• _练习题_:
- a) 请改写这篇CUDA帖子中从"首先是在CUDA 5.0 Runtime工程中的运行结果"一直到"defined(DEBUG) || defined(_DEBUG)"的全部文字，并将其中的"checkCuda"替换为"verifyCuda"。
- b) 请列出这篇CUDA帖子里kernel函数中调用的所有数学函数名称。

• _原文_:

++++++

本帖最后由 lzhbch 于 2013-9-10 15:14 编辑
先描述一下自己的环境,win7 x64系统,VS2005, 650M
问题1:
同样一段代码,我用默认的CUDA 5.0 Runtime工程来跑与我把CUDA sample中的工程替换成同样的代码来跑,执行效率差距很大,不知道是什么原因造成的?sample使用的工程是simpleStreams工程。
首先是在CUDA 5.0 Runtime工程中的运行结果
然后是sample工程中的运行结果
所使用的程序来自CUDA的官方文章:How to Overlap Data Transfers in CUDA C/C++
代码为:
- inline
- cudaError_t checkCuda(cudaError_t result)
- {
- #if defined(DEBUG) || defined(_DEBUG)
- if (result != cudaSuccess) {
- fprintf(stderr, "CUDA Runtime Error: %s\n", cudaGetErrorString(result));
- assert(result == cudaSuccess);
- }
- #endif
- return result;
- }
- __global__ void kernel(float *a, int offset)
- {
- int i = offset + threadIdx.x + blockIdx.x*blockDim.x;
- float x = (float)i;
- float s = sinf(x);
- float c = cosf(x);
- a[i] = a[i] + sqrtf(s*s+c*c);
- }
- float maxError(float *a, int n)

++++++

(空间问答数据行)
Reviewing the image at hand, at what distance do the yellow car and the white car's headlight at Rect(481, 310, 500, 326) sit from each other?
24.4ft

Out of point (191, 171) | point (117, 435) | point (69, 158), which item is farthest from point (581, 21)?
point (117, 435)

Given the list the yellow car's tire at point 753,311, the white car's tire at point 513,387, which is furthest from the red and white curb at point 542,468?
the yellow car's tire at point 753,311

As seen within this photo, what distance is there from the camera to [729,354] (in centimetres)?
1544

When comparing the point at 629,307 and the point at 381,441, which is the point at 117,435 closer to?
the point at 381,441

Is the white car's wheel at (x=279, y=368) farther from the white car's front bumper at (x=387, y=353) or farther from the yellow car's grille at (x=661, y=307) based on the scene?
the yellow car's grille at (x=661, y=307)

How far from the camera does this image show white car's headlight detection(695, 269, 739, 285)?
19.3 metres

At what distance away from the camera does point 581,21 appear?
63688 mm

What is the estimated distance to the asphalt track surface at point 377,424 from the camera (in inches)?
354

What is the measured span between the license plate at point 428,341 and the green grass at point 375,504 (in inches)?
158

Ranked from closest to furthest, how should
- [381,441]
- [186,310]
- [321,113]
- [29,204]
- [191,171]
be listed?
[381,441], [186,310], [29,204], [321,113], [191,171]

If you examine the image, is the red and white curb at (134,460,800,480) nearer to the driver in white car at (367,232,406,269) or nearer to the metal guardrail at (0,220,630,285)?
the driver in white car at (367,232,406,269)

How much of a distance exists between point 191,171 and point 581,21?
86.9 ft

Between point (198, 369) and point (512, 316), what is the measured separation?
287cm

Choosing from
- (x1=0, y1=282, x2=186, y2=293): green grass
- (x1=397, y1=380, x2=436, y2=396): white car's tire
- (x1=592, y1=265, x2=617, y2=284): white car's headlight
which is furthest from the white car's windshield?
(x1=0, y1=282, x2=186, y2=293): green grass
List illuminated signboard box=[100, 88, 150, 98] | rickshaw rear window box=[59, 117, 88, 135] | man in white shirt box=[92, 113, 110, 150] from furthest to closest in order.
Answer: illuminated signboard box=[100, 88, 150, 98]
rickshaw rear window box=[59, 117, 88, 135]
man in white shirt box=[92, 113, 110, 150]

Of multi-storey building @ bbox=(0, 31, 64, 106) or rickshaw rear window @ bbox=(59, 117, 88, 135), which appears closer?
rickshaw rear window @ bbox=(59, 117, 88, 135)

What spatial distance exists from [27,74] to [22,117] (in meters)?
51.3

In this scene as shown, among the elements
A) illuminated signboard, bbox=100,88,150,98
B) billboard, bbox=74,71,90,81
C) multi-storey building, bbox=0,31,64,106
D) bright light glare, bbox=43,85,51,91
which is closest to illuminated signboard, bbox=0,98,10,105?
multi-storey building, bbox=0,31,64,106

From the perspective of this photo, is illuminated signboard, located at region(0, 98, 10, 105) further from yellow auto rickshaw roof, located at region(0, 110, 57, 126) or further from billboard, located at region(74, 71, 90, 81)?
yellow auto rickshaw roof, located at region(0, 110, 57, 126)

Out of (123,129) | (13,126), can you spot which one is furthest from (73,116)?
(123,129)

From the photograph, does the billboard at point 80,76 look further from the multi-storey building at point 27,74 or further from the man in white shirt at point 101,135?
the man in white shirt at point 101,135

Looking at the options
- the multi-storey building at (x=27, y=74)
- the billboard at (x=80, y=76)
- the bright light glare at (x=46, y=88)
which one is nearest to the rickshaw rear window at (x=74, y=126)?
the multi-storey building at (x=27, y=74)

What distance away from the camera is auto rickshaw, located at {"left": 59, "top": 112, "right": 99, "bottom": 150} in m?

++++++

• _练习答案_:
- a)
首先是在CUDA 5.0 Runtime工程中的运行结果
然后是sample工程中的运行结果
所使用的程序来自CUDA的官方文章:How to Overlap Data Transfers in CUDA C/C++
代码为:
- inline
- cudaError_t verifyCuda(cudaError_t result)
- {
- #if defined(DEBUG) || defined(_DEBUG)

- b) sinf、cosf、sqrtf